ДОКУМЕНТ>
-------
Читать книгу Посторонний. Миф о Сизифе. Калигула. Записные книжки 1935-1942 - Альбер Камю - Страница 8
Брачный пир
Бракосочетание в Типасе
ОглавлениеПо весне Типаса[15] населена богами, они во всем – в солнце и запахе полыни, в море, закованном в серебряные латы, в чистейшем голубом небе, в заросших цветами руинах и в кипении света в нагромождении камней. В определенные часы все вокруг черно от солнца. Глаза тщетно пытаются поймать что-то иное, помимо капель света и цвета, которые подрагивают на кончиках ресниц. От густоты ароматов першит в горле, и кажется, можно захлебнуться. Где-то в самой глубине пейзажа едва различима черная масса Шенуа, пустившая корни в холмы, окружающие деревню, и уверенной тяжелой поступью шагнувшая в море да так и осевшая в нем.
Въезжаем на побережье со стороны деревни, и сразу открывается вид на бухту. Вступаем в мир, окрашенный в голубые и желтые цвета; с насыщенным и терпким вздохом принимает нас летняя земля Алжира. Повсюду над стенами вилл лианы розовых бугенвиллей, гибискусы в садах еще недостаточно яркого красного цвета, обилие пышных, точно взбитые сливки, чайных роз, изящные бордюры из длинных стеблей синих ирисов. Камни раскалены. Мы выходим из автобуса цвета лютика в час, когда мясники на своих красных машинах совершают утренний объезд и звуками рожков привлекают внимание жителей.
По левую руку от порта имеется лестница, сложенная методом сухой кладки, ведущая к руинам, лежащим среди фисташника и дрока. Сперва дорога подводит к небольшому маяку, а дальше теряется в чистом поле. Уже у подножья маяка встречаются большие кактусы, усеянные фиолетовыми, желтыми и красными цветами, они спускаются к ближайшим к воде скалам, которые море то и дело облизывает, причмокивая. Стоя на легком ветру, под солнцем, припекающим к одной стороне лица, мы смотрим на льющийся с небес свет, на море без единой морщинки и на его ослепительную белозубую улыбку. Перед тем, как войти в царство руин, мы в последний раз созерцаем пейзаж.
-------
СОХРАНЁННЫЕ ЗАПИСИ>
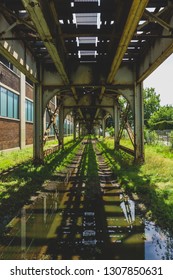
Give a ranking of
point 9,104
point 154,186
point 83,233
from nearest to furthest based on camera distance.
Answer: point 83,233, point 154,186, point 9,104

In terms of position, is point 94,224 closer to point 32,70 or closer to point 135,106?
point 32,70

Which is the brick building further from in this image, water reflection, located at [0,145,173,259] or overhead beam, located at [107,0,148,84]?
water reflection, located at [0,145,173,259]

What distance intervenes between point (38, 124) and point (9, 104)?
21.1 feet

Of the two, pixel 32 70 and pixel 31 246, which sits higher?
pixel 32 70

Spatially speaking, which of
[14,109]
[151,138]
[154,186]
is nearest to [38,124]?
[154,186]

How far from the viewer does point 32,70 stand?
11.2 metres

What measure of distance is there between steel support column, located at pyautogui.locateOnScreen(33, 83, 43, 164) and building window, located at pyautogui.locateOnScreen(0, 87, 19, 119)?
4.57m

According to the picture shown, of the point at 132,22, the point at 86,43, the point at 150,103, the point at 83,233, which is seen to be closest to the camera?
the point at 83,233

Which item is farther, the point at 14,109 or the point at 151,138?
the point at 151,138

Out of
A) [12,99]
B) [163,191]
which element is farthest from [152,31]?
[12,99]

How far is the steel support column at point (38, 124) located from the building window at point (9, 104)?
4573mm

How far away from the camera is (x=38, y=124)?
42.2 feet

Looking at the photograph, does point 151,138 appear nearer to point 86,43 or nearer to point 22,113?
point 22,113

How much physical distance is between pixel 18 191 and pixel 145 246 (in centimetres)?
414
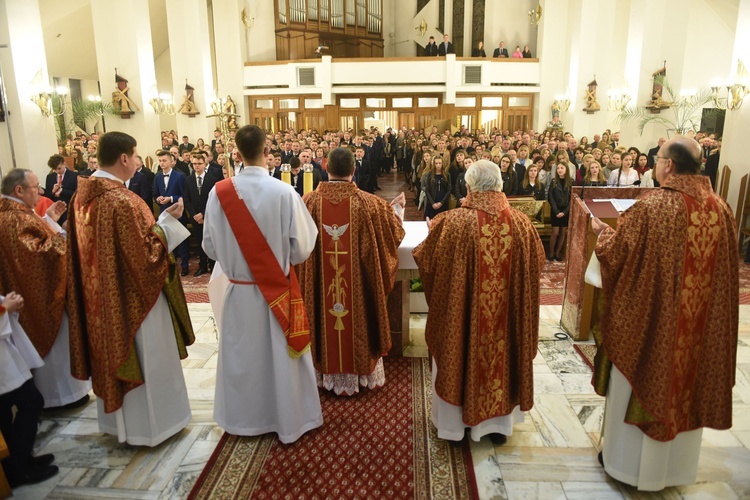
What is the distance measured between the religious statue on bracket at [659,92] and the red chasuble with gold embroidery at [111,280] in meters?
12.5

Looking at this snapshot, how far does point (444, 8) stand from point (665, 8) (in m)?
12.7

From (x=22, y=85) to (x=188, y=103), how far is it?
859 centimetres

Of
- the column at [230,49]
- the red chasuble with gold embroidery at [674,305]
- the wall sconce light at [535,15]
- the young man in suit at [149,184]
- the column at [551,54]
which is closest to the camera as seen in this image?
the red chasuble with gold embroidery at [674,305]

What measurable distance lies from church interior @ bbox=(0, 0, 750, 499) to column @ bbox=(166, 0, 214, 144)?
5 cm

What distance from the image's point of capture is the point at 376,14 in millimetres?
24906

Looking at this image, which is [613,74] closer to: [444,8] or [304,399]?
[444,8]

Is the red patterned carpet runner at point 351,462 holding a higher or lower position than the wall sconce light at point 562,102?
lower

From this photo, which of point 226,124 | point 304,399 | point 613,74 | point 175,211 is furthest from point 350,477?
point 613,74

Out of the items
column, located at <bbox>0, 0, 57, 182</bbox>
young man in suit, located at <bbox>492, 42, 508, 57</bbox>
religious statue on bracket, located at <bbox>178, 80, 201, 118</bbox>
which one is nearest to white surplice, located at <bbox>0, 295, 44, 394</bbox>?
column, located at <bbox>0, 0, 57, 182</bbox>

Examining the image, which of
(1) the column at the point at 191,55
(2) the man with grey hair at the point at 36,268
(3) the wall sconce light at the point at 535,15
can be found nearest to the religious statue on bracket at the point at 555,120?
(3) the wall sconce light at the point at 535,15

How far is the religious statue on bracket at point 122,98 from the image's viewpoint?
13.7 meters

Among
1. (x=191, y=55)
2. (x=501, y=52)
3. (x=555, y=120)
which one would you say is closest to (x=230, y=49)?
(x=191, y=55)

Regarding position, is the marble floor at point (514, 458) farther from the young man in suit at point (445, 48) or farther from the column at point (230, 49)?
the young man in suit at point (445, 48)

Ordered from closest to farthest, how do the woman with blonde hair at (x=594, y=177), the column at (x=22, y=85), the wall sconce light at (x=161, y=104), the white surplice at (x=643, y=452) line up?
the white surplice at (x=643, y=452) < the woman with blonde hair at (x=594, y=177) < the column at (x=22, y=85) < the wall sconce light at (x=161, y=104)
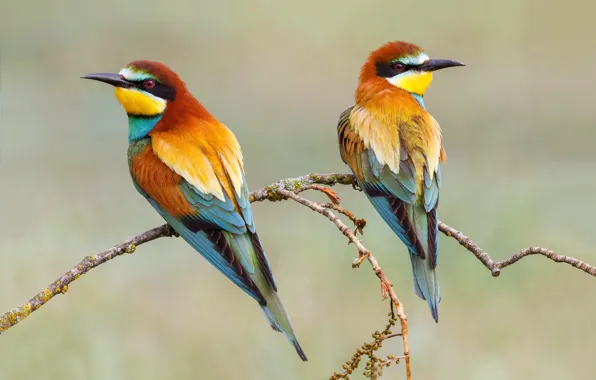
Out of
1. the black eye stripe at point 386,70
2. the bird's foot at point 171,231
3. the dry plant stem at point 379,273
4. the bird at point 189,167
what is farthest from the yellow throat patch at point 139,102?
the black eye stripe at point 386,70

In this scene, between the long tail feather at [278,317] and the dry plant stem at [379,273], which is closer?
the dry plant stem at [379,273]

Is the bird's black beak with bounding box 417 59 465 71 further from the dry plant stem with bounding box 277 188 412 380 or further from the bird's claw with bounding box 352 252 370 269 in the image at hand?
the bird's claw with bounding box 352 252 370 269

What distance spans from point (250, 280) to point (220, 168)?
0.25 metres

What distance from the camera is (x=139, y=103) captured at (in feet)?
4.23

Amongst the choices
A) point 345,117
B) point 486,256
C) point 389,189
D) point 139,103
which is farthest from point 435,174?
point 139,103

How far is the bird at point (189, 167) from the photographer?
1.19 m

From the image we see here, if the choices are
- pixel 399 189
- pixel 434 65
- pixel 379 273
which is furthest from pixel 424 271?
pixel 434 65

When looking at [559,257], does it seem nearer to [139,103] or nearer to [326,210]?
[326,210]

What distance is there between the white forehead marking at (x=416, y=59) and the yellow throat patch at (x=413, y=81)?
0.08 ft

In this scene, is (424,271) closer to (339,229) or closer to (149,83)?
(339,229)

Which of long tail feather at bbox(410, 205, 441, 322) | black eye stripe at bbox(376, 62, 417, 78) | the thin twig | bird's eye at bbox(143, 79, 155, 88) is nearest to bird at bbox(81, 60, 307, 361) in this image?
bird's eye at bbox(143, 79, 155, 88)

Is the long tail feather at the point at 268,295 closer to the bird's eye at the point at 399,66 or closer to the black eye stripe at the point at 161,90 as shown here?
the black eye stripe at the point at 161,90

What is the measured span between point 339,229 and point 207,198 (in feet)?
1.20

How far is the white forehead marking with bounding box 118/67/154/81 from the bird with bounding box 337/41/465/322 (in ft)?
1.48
-------
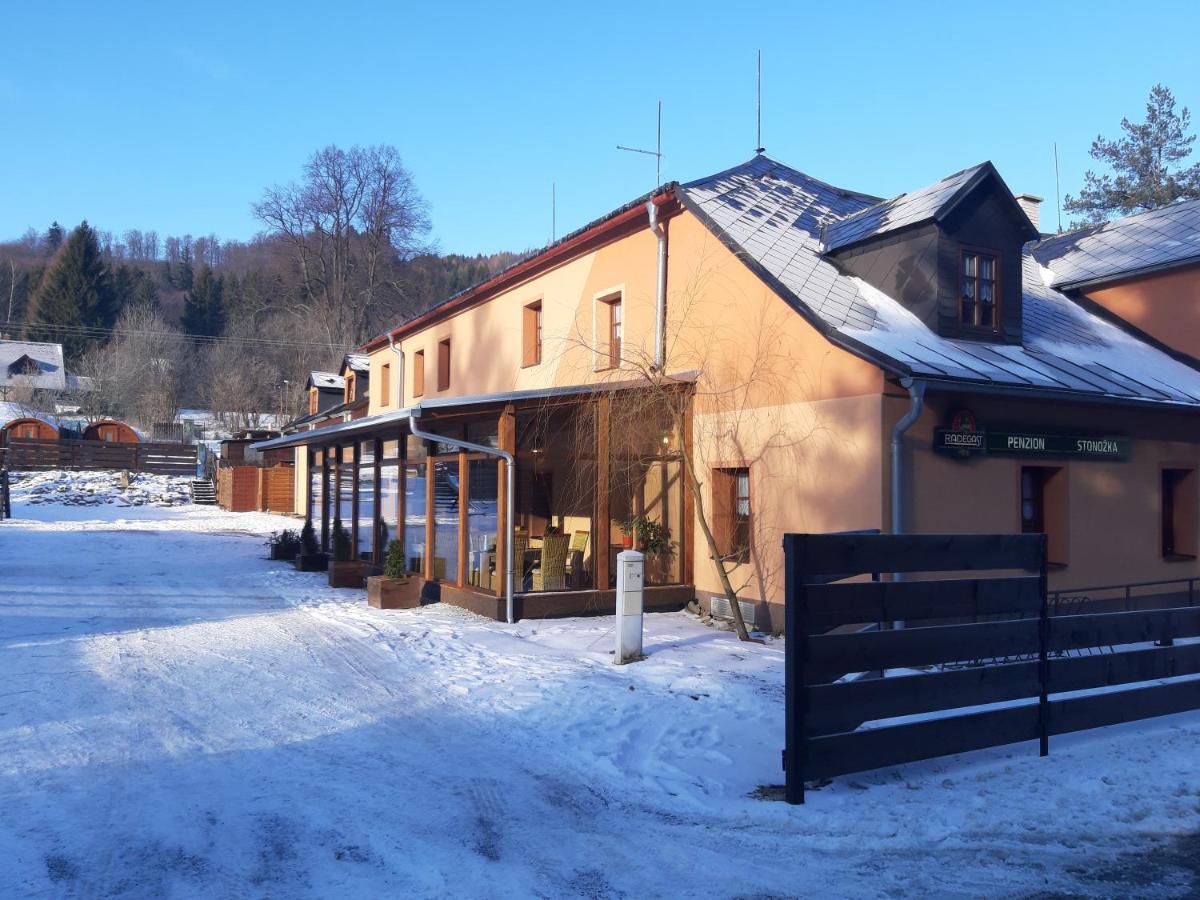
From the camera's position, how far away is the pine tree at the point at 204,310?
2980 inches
-------
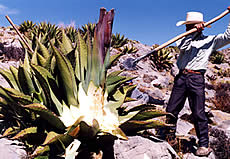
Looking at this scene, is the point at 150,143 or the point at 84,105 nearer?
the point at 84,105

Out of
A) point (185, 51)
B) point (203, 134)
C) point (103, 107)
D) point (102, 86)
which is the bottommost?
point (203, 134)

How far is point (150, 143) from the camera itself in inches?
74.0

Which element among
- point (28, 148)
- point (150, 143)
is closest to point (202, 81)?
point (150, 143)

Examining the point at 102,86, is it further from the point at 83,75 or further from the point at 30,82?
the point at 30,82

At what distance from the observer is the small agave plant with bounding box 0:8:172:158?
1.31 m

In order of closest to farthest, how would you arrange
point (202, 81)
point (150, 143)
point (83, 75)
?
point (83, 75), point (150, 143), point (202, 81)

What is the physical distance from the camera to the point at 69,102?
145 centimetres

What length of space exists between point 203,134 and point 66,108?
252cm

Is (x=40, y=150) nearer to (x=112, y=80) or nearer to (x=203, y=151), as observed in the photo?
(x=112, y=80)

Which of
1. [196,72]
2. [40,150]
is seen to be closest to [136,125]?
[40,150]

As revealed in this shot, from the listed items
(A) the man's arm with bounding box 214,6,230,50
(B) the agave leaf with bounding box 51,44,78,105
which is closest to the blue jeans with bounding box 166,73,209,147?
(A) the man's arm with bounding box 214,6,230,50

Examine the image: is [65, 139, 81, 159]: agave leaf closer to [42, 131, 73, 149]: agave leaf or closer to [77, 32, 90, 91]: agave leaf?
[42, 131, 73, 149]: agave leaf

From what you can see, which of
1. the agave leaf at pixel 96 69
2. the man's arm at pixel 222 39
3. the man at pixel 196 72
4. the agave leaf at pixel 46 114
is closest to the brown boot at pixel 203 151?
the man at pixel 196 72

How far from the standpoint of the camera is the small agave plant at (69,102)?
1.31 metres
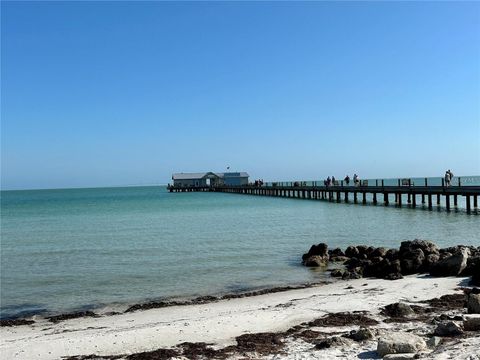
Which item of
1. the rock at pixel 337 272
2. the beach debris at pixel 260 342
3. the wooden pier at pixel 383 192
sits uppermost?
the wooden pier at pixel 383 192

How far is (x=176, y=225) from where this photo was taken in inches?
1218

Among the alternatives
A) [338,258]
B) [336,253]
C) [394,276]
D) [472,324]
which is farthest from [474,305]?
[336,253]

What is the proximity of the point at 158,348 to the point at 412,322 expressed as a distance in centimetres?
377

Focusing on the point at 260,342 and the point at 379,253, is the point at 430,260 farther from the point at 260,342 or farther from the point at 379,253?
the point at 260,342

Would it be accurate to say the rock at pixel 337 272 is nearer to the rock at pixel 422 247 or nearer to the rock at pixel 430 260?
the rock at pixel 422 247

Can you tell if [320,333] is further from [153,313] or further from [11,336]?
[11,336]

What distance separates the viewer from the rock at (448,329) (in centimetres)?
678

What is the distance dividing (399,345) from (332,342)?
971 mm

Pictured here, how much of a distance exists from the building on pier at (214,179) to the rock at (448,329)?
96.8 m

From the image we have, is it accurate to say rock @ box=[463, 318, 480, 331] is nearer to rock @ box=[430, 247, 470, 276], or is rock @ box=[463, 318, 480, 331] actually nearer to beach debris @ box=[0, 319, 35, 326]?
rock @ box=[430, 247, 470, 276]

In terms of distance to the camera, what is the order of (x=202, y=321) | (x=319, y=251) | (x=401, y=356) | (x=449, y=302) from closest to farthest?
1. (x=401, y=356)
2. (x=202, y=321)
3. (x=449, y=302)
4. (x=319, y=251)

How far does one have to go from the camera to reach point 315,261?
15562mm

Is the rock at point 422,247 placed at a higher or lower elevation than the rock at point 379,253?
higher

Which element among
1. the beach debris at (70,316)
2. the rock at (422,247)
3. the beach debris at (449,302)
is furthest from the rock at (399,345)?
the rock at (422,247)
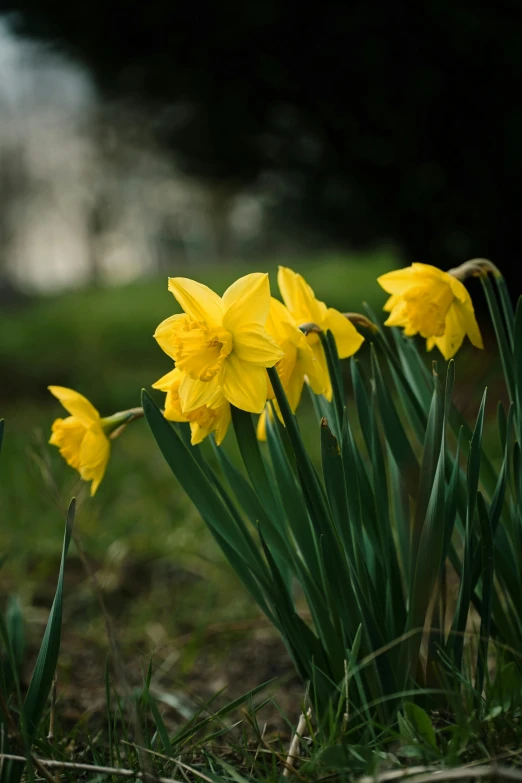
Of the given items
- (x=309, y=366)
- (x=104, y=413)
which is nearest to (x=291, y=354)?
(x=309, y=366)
-------
УСЛОВИЯ ЗАДАЧИ> Какого цвета автобус, из которого выходят по прибытии в тексте «Бракосочетание в Типасе»?

ПОЛНЫЙ ОТВЕТ> Автобус цвета лютика.